Page excerpt:
Review: WWE Legends of Wrestlemania (360/PS3)

Wrestling was better in the eighties and early nineties, wasn’t it? You could have Hulk Hogan shamelessly beating a man loosely dressed as an Iraqi soldier during the first Gulf War, and everyone wore tons of face paint. It’s just long enough ago to look back on with a set of beautiful rose-tinted nostalgia glasses. That’s the thinking behind Legends of Wrestlemania, with the ex-federation’s marketing division leaving no potential revenue stream untapped. The pitch is simple: retro wrestlers, straightforward gameplay.

Legends of Wrestlemania - Andre the Giant

It’s instantly apparent that Legends revels in the yesteryear. There’s a swathe of archive footage incorporated into catchy pre-match montages all throughout the game’s main tour mode, giving you the pre-match hype build-up alongside choice moments from the pay-per-view Wrestlemania events. If you’re not familiar with Wrestlemania, all you need to know is it’s the pièce de résistance of the wrestling universe. This quirky addition is an incontestable positive, hyping up the game’s retro features and hammering you with a deluge of history. It’s an elbow drop of reminiscence landing right in your face.

Chief among the tour modes is the ‘Relive’ mode, where you re-enact a cornucopia of wrestling highlights while the game ranks you on pulling off certain prescribed moves throughout the match. It effectively affords the game a stronger sense of rigidity over its predecessors, simultaneously indoctrinating the unfamiliar into the annals of the WWE and allowing the familiar to drink in the history. It also jazzes everything up a bit, encourages you to get out of the ring and try out tactics you wouldn’t normally consider.

And there are some good ones in here, too: Hulk Hogan’s victories over King Kong Bundy, Andre the Giant and Sgt. Slaughter in Wrestlemania II, III and VII alongside his loss to Ultimate Warrior in Wrestlemania VI. Then the clock goes forward a bit and you’re in Wrestlemania XIII, pummeling “Stone Cold” Steve Austin as Bret “The Hitman” Hart before turning it around and playing Stone Cold’s matches against Shawn “HBK” Michaels and The Rock in Wrestlemania XIV and XV.

Records provided:

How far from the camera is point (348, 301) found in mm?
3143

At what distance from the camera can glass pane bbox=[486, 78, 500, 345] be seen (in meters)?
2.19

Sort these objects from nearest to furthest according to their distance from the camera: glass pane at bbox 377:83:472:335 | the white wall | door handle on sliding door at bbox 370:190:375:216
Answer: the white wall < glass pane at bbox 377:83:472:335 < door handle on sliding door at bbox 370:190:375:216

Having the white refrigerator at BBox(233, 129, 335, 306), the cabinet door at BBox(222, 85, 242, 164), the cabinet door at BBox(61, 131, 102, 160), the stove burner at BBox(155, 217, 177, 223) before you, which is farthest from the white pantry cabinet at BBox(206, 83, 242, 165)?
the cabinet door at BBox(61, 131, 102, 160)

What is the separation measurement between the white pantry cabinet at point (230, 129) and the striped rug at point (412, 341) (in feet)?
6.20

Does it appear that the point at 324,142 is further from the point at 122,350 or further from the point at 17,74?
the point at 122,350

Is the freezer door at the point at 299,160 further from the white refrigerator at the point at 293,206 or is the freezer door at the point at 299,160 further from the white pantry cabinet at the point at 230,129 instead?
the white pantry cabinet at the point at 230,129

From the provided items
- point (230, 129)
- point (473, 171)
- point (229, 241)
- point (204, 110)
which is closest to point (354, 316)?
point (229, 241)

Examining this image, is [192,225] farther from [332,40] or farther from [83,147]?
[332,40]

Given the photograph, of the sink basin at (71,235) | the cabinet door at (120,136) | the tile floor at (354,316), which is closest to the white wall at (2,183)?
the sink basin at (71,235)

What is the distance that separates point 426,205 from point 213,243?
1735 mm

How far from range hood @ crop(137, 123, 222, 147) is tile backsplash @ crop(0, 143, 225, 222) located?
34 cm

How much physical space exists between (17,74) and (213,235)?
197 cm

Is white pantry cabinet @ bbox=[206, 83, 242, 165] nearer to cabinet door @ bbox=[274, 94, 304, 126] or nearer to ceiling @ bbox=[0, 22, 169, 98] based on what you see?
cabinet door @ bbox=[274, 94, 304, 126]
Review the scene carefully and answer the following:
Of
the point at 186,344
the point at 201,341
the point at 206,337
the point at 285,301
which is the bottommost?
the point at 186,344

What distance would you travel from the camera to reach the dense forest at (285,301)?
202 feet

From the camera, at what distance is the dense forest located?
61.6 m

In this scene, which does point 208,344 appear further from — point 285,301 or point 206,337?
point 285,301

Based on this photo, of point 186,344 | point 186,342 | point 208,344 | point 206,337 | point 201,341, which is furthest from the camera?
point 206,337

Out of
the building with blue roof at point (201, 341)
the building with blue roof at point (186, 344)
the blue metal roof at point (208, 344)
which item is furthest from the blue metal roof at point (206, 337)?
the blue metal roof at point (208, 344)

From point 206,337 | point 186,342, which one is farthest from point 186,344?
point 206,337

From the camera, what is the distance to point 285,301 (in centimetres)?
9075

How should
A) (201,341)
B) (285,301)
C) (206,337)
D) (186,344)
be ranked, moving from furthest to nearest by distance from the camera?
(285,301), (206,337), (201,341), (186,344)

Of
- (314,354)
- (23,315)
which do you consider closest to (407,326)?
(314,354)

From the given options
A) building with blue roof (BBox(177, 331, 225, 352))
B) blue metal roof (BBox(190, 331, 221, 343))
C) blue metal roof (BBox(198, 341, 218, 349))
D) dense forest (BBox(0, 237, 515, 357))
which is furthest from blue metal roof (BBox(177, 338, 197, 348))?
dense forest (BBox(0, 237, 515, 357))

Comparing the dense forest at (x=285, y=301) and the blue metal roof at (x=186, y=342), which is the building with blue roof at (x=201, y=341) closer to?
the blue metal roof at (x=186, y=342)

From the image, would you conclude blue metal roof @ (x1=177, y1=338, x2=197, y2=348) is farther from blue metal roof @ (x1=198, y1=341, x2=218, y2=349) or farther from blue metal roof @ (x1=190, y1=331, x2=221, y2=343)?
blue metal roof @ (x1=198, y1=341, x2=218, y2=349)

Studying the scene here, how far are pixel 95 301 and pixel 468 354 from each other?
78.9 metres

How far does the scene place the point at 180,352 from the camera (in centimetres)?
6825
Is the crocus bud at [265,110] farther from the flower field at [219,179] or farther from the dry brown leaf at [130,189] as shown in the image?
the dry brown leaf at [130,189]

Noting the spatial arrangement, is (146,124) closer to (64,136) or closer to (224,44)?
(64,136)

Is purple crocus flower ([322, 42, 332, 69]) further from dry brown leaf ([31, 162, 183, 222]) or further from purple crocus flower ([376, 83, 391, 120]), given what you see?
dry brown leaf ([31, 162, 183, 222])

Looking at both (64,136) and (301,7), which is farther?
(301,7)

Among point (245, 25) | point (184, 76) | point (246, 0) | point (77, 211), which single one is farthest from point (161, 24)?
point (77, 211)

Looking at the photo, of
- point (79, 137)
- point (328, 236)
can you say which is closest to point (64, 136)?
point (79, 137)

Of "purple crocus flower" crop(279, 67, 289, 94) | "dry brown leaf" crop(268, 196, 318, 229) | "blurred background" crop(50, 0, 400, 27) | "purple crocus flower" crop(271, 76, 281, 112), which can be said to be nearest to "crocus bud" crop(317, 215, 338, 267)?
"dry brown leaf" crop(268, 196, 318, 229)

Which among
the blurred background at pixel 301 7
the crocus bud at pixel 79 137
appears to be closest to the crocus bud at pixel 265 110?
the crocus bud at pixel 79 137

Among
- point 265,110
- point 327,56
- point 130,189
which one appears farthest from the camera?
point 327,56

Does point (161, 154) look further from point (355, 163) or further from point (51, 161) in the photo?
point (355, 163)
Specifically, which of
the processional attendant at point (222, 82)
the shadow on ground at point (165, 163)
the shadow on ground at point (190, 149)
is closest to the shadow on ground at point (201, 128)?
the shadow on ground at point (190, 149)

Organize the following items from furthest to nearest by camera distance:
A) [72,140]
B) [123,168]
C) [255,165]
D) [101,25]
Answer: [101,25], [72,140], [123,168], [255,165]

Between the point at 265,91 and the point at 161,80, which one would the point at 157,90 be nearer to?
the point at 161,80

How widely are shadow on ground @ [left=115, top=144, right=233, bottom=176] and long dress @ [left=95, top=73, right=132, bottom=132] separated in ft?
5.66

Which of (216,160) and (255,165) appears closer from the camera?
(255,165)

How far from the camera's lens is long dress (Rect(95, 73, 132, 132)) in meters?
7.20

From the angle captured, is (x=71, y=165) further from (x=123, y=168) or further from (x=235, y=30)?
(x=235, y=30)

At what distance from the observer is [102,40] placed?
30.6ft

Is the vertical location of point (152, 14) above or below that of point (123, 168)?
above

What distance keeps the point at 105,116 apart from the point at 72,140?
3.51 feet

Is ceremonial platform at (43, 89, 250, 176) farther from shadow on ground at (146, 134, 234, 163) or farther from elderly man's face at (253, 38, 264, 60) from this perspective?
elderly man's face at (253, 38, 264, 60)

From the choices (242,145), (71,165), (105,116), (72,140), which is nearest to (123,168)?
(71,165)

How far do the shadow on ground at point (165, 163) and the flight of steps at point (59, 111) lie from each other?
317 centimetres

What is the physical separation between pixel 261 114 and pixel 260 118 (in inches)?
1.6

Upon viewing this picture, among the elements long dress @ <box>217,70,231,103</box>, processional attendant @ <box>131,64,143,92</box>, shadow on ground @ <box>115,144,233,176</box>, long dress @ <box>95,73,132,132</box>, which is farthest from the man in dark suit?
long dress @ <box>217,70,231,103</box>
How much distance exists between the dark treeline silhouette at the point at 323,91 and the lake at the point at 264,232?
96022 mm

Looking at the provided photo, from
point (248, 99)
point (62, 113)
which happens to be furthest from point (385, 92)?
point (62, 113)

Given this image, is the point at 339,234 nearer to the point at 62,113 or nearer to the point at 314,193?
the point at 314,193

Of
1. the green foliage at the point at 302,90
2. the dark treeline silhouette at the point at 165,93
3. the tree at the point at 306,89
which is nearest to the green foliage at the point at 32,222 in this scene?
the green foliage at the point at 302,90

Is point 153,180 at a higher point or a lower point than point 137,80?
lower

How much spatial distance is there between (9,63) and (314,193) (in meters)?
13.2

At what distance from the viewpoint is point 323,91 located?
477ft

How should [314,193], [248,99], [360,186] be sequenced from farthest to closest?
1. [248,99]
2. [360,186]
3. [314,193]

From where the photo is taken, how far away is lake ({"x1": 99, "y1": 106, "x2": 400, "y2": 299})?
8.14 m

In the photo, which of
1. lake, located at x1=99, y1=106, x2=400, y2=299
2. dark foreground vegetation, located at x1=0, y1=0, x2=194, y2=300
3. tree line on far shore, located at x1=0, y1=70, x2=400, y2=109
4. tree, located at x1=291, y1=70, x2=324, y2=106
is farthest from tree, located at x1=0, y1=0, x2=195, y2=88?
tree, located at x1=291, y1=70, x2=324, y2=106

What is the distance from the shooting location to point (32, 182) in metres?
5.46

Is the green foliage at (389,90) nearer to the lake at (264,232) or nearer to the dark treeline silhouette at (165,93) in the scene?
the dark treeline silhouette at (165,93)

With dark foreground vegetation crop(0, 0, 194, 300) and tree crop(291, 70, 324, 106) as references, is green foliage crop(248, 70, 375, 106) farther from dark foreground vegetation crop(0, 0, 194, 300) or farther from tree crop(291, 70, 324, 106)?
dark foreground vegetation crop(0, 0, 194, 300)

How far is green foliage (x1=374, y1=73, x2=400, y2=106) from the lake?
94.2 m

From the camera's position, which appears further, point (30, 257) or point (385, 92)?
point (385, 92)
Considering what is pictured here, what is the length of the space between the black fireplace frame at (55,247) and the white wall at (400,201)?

What this task involves:
Proceed with the review of Legends of Wrestlemania, picking up after its final sentence. The rows are not needed for the work that follows.

Answer to this exercise:
Legends of Wrestlemania - Sharpshooter

But those seven bouts are it. It’s unfortunate because it’s easily the best part of the game, though it’s entirely possible to blast through the sparse offerings a meager couple of hours, leaving you with the six ‘Rewrite’ and ‘Redefine’ matches that revolve around the same gimmick only without any of the flair. Another downside is that the moves become increasingly arbitrary, demanding you perform feats like three taunts (instead of one) and two finishers (again, instead of one) in a desperate bid to artificially lengthen a remarkably short experience.

The back-to-basics attitude is clearly a good way to rope fresh players into the world of wrestling, but the clear positive here is shedding SVR2009’s ridiculously complex control scheme and move sets. Smackdown Vs Raw has bogged itself down in increasingly redundant minutiae, diluting the experience to an irreconcilable mess. Legends is all about simplification and basking in cheesy nostalgia. It’s all the better for it.

But it’s not challenging. Sure, it’s undeniably easy to get to grips with, and I imagine accessibility way a key term tossed around design meetings, but the entirety of the design is simplistic to the point of redundancy. The face buttons are neatly mapped out, with one button handling grapples, one for punches, and another for blocks. The leftover button handles the miscellany: turnbuckles, pins, picking up stuff. The game handily chips in with a bit of advice on the player’s first instance of all these moves, too. But it’s so basic it feels remedial: they’ve now designed the diametric opposite to the convoluted mess of SVR2009’s control scheme. While painfully accessible is preferable to distressingly complex, there’s still the same unshakable feeling that something’s just not quite right.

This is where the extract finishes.